DATASET EXTRACT START

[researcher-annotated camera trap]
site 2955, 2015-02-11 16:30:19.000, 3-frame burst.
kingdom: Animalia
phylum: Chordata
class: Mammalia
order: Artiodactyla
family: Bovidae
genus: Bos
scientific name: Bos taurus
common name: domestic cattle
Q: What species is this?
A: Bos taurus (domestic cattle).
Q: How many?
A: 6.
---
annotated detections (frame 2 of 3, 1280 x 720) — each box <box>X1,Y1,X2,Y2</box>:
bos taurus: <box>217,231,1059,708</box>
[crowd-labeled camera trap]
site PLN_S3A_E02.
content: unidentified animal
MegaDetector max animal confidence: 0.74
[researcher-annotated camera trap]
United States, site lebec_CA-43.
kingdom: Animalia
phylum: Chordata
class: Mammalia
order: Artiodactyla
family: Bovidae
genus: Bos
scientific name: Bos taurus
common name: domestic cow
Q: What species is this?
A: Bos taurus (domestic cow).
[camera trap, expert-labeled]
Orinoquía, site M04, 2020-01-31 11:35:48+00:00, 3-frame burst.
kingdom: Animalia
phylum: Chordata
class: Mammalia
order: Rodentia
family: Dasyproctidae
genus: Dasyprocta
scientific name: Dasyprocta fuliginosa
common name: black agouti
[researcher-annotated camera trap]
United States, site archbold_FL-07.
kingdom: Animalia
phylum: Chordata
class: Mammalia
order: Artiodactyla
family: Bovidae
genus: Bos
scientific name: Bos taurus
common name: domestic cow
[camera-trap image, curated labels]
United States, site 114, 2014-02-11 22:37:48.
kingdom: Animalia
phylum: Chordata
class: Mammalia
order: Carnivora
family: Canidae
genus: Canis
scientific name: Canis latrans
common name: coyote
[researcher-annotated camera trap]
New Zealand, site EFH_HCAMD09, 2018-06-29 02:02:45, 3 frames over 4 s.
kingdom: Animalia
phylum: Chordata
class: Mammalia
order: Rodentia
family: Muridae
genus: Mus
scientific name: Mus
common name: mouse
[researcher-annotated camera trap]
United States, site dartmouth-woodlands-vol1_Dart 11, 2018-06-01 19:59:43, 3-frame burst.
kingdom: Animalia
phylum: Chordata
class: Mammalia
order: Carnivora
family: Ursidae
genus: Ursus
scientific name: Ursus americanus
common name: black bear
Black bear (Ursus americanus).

DATASET EXTRACT END

Write out each line of the data that holds the string "labeled".

#### [OUTPUT OF THE EXERCISE]
[crowd-labeled camera trap]
[camera trap, expert-labeled]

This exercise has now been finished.